Brief descriptive captions:
————
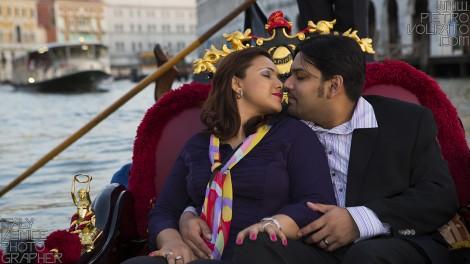 Dinesh & Vicky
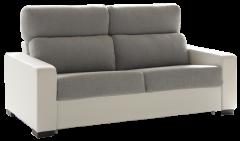 Sofá cama italiano color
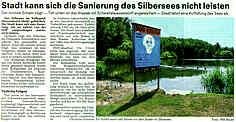 Nürnberger Anzeiger 18.06.2003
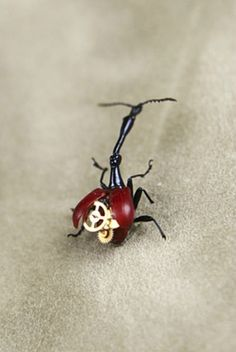 #steampunk #steampunk insects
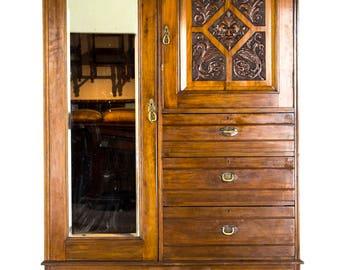 B688 Antique Victorian Mahogany Gentleman's Armoire, Wardrobe, Dresser, Storage Cabinet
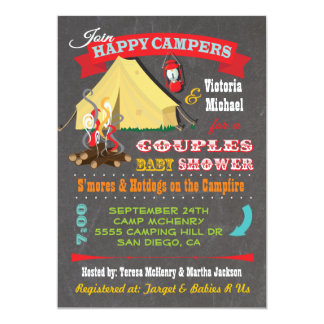 Happy Campers Baby Shower Invitations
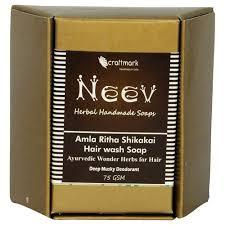 amla-reetha-shikakai-soap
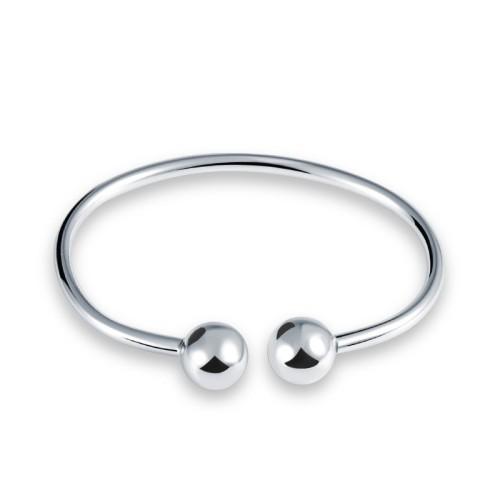 silver bangle MLL83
————
> REQUIRED WORK: Hand back exactly the lines from the one with "#steampunk #steampunk insects" through the last line of the data above, both ends included, with every picture left out.

> FINISHED EXERCISE:
 #steampunk #steampunk insects
 B688 Antique Victorian Mahogany Gentleman's Armoire, Wardrobe, Dresser, Storage Cabinet
 Happy Campers Baby Shower Invitations
 amla-reetha-shikakai-soap
 silver bangle MLL83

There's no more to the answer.